I was in Paris again last week, and found several more examples of shroud advertising displayed on such buildings while major building works are being carried out. The first example is on the South Front of the Palais du Louvre.
Next, we have shroud advertisements displayed on the buildings facing onto the Place de la Concorde, and also on the return frontage to the Rue Royale.
Only a few metres further north, at the end of the Rue Royale, is the Church of the Madaleine, where this shroud advertising is displayed:
As it says on the advertisements themselves, En application de l’article L621-29-8 du code du patrimoine, les recettes perçues par le propriétaire du monument pour cet affichage sont affectées au financement des travaux, which seems an eminently sensible arrangement.
The essential point is that these shroud advertisements are purely temporary, and are displayed for only so long as the works continue. To take a previous example, on Wednesday, 16 April 2014, I illustrated a shroud advertisement at the north-east corner of the Place des Vosges.
The works covered by that shroud have long since been completed, and so this important historic building can now be seen in its fully restored state, after the advertisement had made a significant contribution to the restoration works. This is what it looked like last week (and no doubt for the past several years):
If such advertisements can be displayed on the shrouds around important historic buildings in World Heritage Sites like these while they are under repair, there is no reason whatsoever why we should not allow similar advertising in this country.
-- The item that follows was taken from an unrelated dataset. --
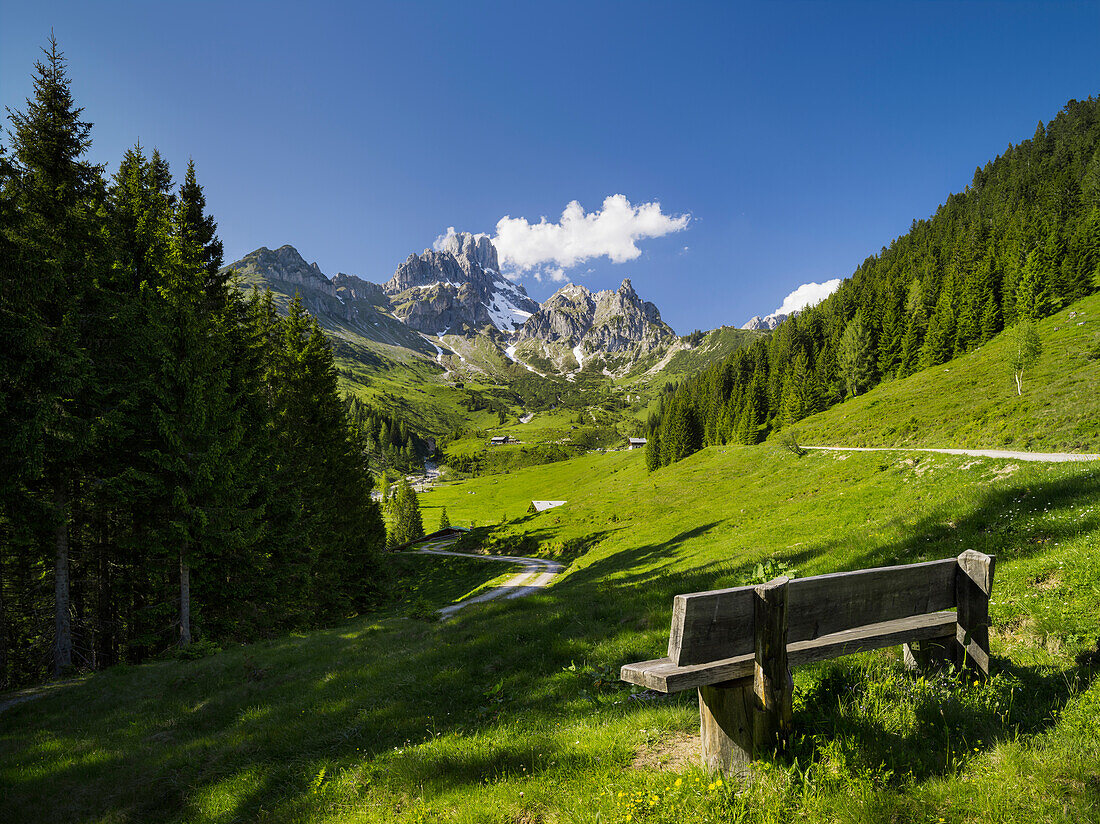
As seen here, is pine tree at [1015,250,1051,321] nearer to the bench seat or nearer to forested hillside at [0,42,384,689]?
the bench seat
There was an encouraging example of an advertisement control appeal being allowed recently for precisely this type of advertising, but having to rely on obtaining advertisement control consent, possibly on appeal, is too chancy and too time-consuming for most advertisers to contemplate. What is required instead is an amendment of the Control of Advertisements Regulations to give deemed consent for this type of advertising. The deemed consent would be purely temporary, limited to the duration of the works or 12 months (whichever is shorter), and would be subject to the advertisement not being wider or higher than the building covered by the shroud. For the avoidance of doubt, it should perhaps be provided that this deemed consent would not authorise the erection of any separate hoarding or other structure, and the deemed consent would require the immediate removal of the advertisement upon the expiry of the temporary period of that consent. To avoid LPAs making difficulties, there should be no requirement for prior approval, nor should the subject matter or design of the advertisement or advertisements be subject to any control under the terms of this deemed consent.
So come on, Raab; let's get on with it! This government prides itself on sweeping away red tape, so let’s see an appropriate amendment to the Control of Advertisements Regulations to give deemed consent for shroud advertisements in these circumstances without further ado.